La fondation Mo Ibrahim a décerné son prix de la bonne gouvernance à l’ancienne présidente du Liberia Ellen Johnson Sirleaf. Une distinction qui doit lui être remise lors d’une cérémonie à Kigali, au Rwanda. Un choix qui fait bondir l’ancien premier ministre en exil. Il se dit stupéfait qu’un prix de bonne gouvernance puisse être remis malgré les accusations qui pèsent sur le président Paul Kagame.
Cette année, pour la cinquième fois depuis 2007, la fondation du milliardaire Mo Ibrahim a remis son prix de la bonne gouvernance en Afrique. Il récompense l’ancienne présidente du Liberia Ellen Johnson Sirleaf qui a quitté le pouvoir après deux mandats comme le prévoyait la Constitution.
Mais cette récompense suscite beaucoup de commentaires. D’une part parce que l’ex-chef d’Etat est empêtré dans des affaires de corruption, et parce qu’elle a eu un rôle très obscur pendant la guerre civile. D’autre part, parce que le prix a été remis au Rwanda, dont le président Kagame est lui aussi accusé de répressions sanglantes.
Le milliardaire Mo Ibrahim défend son choix : « Je ne crois pas que Paul Kagame soit un personnage controversé. Le Rwanda est un pays africain à part, car il a une histoire particulière. Le Rwanda a fait de gigantesques bonds en avant. Nos discussions ce week-end ont surtout porté sur ce sujet fondamental que sont les prestations de service public. C’est central quand on parle de bonne gouvernance. Je n’ai jamais dit que le Rwanda est parfait ou que Kagame était parfait. Mais il faut quand même leur tirer notre chapeau pour tout ce qu’ils ont accompli ».

Éléments de données
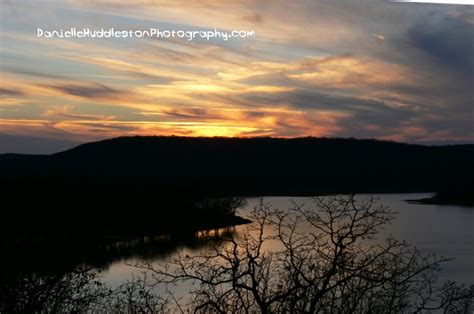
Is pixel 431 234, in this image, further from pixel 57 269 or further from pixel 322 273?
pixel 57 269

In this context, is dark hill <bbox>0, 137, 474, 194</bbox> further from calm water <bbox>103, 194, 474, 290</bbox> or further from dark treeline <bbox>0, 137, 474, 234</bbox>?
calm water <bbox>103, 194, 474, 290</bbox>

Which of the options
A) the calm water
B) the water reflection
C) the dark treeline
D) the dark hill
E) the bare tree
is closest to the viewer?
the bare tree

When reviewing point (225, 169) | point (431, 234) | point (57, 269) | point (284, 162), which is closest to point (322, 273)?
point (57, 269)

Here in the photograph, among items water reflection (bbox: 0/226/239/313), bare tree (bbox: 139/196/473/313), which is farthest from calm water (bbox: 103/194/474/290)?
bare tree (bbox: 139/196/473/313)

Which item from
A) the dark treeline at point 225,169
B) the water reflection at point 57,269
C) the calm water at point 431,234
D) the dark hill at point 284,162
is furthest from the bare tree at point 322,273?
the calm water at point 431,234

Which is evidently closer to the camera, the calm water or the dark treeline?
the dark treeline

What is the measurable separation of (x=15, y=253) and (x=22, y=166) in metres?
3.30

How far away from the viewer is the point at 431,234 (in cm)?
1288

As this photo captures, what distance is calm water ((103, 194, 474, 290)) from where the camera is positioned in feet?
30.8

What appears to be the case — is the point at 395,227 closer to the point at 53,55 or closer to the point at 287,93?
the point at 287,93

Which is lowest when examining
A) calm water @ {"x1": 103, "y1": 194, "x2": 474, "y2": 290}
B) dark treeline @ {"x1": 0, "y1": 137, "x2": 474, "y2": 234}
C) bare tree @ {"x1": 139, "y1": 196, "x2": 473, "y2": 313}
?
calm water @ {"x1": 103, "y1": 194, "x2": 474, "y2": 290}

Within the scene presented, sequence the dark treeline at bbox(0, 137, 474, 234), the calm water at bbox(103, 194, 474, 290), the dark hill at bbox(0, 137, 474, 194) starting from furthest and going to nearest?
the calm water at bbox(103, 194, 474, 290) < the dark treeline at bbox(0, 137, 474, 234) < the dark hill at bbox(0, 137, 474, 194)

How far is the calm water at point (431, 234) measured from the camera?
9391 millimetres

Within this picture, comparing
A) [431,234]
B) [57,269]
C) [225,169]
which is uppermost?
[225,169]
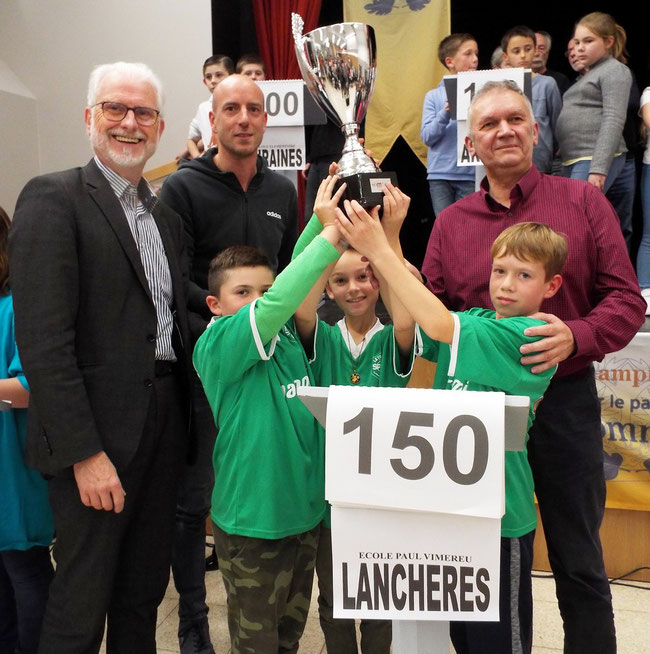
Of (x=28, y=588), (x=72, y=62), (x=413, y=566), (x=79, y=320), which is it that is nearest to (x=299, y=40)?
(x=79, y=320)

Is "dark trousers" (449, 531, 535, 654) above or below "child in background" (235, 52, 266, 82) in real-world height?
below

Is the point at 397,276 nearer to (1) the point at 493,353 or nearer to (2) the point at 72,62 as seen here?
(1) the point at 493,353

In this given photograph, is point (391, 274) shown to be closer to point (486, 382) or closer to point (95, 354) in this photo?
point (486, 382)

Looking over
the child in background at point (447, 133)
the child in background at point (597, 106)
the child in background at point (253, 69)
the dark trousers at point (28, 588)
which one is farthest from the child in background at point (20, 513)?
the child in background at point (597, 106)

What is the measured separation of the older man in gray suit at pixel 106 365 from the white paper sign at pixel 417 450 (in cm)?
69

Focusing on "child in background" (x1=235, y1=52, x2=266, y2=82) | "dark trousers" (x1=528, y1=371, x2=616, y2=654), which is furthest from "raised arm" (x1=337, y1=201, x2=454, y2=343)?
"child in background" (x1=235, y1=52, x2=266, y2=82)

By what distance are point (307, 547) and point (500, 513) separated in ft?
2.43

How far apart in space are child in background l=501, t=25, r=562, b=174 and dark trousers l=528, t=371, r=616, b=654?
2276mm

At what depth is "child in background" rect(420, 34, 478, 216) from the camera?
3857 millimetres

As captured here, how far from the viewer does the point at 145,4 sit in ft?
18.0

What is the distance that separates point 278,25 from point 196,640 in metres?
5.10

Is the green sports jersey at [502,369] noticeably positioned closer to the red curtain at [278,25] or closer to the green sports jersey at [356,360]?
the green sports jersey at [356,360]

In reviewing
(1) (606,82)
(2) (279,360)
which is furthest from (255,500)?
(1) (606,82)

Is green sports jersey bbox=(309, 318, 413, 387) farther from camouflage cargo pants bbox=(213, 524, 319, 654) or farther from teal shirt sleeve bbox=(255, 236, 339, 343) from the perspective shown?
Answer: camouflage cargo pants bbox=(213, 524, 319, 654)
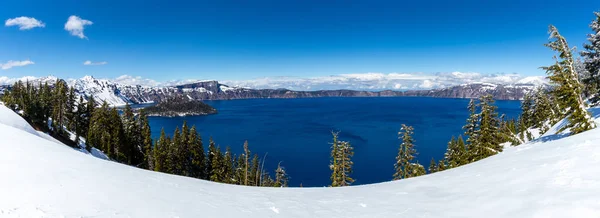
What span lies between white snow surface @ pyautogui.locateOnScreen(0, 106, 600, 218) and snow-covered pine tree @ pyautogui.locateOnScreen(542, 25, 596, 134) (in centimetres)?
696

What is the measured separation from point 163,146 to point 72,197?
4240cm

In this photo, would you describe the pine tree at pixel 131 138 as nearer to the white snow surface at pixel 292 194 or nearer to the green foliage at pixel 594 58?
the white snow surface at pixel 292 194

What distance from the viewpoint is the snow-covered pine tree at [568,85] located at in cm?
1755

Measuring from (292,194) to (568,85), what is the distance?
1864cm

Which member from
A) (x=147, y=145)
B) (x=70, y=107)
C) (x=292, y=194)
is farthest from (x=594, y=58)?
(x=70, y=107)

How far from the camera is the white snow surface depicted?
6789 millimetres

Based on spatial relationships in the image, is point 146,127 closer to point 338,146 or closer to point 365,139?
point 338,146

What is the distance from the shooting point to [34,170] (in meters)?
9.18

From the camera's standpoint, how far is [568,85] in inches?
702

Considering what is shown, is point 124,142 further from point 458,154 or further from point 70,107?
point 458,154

--

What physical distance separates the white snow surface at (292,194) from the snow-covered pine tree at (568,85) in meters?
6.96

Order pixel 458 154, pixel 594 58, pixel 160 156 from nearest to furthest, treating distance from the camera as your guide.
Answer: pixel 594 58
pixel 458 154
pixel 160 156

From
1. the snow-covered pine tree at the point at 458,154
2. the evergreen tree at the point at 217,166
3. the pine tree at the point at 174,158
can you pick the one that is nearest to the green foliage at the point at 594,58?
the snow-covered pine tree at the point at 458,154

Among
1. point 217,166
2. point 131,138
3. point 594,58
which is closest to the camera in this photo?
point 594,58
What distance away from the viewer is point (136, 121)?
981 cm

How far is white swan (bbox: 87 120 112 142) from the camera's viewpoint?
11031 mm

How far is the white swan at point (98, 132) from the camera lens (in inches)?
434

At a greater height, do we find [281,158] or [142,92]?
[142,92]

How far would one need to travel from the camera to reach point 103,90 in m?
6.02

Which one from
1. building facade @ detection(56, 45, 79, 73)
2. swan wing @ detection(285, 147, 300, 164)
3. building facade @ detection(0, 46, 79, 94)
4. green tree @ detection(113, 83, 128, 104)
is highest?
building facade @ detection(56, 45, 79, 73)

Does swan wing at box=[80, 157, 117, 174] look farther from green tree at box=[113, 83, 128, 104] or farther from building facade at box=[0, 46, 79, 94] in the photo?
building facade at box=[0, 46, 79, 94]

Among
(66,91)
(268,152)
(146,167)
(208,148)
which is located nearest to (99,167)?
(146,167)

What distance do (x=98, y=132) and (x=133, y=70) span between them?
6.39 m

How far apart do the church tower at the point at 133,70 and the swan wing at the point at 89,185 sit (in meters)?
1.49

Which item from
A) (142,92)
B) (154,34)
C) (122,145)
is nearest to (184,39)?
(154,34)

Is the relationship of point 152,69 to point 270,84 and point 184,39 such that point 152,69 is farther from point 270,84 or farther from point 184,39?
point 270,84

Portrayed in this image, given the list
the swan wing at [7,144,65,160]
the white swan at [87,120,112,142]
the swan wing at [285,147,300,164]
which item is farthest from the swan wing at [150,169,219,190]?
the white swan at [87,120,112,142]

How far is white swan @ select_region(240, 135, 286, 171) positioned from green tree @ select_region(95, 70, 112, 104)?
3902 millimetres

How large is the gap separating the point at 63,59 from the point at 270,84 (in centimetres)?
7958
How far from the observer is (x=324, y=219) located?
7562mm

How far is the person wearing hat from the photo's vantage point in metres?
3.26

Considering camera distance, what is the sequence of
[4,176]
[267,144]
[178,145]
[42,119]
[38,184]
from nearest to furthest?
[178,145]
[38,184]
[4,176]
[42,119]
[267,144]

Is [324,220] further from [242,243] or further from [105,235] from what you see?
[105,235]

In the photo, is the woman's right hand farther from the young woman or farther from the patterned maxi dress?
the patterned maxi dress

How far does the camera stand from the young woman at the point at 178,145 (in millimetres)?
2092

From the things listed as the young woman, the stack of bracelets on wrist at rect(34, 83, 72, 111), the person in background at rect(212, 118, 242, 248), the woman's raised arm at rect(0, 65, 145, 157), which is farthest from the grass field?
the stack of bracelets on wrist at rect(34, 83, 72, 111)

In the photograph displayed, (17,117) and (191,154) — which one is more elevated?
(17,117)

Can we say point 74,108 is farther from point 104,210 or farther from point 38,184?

* * *

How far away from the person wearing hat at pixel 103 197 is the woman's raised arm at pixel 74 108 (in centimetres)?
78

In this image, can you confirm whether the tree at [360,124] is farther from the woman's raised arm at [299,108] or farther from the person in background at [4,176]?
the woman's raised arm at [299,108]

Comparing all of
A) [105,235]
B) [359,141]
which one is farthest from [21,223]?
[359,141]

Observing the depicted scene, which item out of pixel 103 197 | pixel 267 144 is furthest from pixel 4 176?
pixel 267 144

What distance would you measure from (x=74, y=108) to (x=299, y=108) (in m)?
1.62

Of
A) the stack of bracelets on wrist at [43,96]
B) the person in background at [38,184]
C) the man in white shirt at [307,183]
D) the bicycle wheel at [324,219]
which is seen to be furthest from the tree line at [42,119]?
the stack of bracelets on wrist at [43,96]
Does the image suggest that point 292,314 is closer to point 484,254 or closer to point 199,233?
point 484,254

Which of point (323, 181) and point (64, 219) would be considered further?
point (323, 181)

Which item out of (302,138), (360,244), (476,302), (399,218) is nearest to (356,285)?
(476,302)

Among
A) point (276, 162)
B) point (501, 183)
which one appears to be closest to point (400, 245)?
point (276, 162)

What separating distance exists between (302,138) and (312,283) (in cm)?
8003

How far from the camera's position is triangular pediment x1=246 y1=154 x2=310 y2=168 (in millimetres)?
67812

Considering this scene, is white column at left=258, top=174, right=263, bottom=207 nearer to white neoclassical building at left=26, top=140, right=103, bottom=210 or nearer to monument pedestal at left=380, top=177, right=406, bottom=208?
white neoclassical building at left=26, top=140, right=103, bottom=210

▶ [Tâches à réaliser]
A – Selon l'article sur le prix Mo Ibrahim, où le prix doit-il être remis à Ellen Johnson Sirleaf ?
B – Recopiez à l'identique l'extrait de l'article sur le prix Mo Ibrahim qui commence par « Mais cette récompense » et s'arrête après « de répressions sanglantes. ».

▶ [Réponses aux tâches]
A – Lors d'une cérémonie à Kigali, au Rwanda.

B –
Mais cette récompense suscite beaucoup de commentaires. D’une part parce que l’ex-chef d’Etat est empêtré dans des affaires de corruption, et parce qu’elle a eu un rôle très obscur pendant la guerre civile. D’autre part, parce que le prix a été remis au Rwanda, dont le président Kagame est lui aussi accusé de répressions sanglantes.